:: Document passage ::
Notwithstanding these positive developments, Beijing and Washington held competing views around the CBDR principle in multilateral climate negotiations. Whereas Beijing insisted on “two track”(Annex I/Non-Annex I dichotomy) negotiations modeled after the Kyoto climate talks, Washington advocated for a more comprehensive and integrated agreement that would impose binding targets on developing countries. Whereas Beijing adhered to differentiated responsibilities and obligations on specific issues like mitigation and reduction, transparency, and international assistance, Washington insisted on common responsibilities for all countries to the effect of diluting the CBDR principle. These stark differences impeded progress of global climate talks.

:: Supplied information ::
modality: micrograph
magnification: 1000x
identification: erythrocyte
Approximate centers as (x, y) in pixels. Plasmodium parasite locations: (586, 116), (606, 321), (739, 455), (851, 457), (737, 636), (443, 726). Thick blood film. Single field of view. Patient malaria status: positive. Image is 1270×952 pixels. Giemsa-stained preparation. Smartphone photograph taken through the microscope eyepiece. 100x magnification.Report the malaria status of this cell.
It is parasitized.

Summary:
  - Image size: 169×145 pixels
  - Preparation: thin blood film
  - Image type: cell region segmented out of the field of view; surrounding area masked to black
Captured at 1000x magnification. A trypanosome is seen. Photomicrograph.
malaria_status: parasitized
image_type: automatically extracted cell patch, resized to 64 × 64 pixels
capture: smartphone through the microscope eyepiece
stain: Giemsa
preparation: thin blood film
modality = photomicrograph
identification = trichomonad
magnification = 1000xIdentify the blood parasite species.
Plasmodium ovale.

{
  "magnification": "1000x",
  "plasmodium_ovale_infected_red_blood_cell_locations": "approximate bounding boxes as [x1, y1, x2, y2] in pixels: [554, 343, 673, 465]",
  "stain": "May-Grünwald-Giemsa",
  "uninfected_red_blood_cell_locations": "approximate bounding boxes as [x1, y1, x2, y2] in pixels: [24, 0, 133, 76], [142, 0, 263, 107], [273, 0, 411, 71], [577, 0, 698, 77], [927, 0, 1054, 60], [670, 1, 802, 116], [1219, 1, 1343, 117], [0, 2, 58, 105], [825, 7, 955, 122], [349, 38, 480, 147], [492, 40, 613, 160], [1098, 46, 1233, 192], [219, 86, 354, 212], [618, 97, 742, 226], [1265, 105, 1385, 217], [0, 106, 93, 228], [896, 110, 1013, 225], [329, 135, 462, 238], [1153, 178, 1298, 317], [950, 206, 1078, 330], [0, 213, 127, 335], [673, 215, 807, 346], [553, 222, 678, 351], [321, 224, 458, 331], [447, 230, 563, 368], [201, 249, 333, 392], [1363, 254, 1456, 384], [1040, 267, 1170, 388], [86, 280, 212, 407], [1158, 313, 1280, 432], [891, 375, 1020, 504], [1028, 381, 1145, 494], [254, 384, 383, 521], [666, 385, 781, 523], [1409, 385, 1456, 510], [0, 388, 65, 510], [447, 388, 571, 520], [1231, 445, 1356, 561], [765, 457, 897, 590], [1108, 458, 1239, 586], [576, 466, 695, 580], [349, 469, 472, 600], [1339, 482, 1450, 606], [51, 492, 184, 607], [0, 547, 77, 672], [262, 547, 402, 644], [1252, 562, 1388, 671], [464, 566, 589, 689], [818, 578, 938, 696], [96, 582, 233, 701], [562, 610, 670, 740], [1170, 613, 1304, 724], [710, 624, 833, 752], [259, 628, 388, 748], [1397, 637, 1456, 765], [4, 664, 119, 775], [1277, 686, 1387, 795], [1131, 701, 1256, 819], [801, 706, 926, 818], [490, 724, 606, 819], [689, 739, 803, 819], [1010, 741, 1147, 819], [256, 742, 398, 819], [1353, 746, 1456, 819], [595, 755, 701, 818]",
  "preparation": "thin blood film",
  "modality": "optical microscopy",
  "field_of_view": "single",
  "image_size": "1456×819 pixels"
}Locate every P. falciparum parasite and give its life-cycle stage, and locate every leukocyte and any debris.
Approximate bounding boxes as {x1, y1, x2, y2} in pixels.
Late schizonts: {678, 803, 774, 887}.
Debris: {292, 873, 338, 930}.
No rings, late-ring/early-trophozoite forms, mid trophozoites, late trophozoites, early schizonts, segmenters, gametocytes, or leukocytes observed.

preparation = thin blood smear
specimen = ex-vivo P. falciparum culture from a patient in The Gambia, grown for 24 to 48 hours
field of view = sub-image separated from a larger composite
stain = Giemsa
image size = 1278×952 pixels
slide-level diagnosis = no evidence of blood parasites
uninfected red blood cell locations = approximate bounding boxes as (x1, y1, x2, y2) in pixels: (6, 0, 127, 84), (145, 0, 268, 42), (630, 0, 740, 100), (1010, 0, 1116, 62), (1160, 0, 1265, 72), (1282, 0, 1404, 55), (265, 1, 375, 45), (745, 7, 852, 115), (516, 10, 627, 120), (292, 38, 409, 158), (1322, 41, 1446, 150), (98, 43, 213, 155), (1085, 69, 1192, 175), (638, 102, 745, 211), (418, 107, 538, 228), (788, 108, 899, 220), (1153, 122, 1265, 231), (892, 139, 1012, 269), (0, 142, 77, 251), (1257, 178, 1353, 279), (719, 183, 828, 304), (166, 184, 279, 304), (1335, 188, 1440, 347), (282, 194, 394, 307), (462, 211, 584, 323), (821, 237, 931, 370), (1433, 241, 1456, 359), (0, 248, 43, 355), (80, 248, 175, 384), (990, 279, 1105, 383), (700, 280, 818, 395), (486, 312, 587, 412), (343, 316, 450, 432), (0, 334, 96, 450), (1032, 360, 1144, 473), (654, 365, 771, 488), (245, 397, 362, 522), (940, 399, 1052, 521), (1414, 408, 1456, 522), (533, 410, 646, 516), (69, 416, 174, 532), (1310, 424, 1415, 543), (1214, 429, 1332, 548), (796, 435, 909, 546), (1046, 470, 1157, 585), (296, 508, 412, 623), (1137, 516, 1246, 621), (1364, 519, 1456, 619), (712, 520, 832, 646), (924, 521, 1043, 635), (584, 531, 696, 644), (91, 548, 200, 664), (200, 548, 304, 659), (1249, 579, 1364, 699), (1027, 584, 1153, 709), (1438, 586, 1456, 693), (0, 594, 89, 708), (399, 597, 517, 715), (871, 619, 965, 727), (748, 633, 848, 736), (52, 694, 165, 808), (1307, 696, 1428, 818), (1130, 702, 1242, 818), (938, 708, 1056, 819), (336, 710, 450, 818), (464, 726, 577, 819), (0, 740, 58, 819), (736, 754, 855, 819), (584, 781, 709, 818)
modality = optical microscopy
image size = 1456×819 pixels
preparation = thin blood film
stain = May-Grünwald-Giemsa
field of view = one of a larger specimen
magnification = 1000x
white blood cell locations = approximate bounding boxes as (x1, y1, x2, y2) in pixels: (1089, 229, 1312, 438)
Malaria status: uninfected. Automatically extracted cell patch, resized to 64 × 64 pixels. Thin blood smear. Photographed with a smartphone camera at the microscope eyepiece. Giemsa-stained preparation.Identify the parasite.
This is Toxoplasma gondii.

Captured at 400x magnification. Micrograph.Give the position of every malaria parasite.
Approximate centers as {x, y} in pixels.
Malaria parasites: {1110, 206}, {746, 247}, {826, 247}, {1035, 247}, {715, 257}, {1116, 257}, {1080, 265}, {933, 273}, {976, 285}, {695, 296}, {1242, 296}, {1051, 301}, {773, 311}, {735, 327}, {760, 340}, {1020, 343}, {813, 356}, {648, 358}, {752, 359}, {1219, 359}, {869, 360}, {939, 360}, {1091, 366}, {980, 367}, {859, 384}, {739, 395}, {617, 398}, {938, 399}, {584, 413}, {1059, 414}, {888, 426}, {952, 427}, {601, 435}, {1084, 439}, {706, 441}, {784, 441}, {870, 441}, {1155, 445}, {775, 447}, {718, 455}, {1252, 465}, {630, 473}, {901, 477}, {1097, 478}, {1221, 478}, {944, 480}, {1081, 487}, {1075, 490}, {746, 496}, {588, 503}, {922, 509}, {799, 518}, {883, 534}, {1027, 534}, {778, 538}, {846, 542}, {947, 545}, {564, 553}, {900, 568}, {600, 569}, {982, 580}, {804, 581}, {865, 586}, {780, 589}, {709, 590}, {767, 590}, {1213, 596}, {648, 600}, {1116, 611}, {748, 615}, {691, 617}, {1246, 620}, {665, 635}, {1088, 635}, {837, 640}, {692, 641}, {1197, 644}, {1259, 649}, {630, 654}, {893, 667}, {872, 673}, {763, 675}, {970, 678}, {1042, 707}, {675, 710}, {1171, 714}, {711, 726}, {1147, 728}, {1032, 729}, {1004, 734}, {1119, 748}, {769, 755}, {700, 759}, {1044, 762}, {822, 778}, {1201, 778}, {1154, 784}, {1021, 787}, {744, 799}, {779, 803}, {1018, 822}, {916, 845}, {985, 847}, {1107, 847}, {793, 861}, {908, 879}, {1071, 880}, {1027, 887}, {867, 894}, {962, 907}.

:: Written request ::
In the climate negotiations passage, list the specific issues on which Beijing adhered to differentiated responsibilities and obligations.

:: Full output ::
- mitigation and reduction
- transparency
- international assistance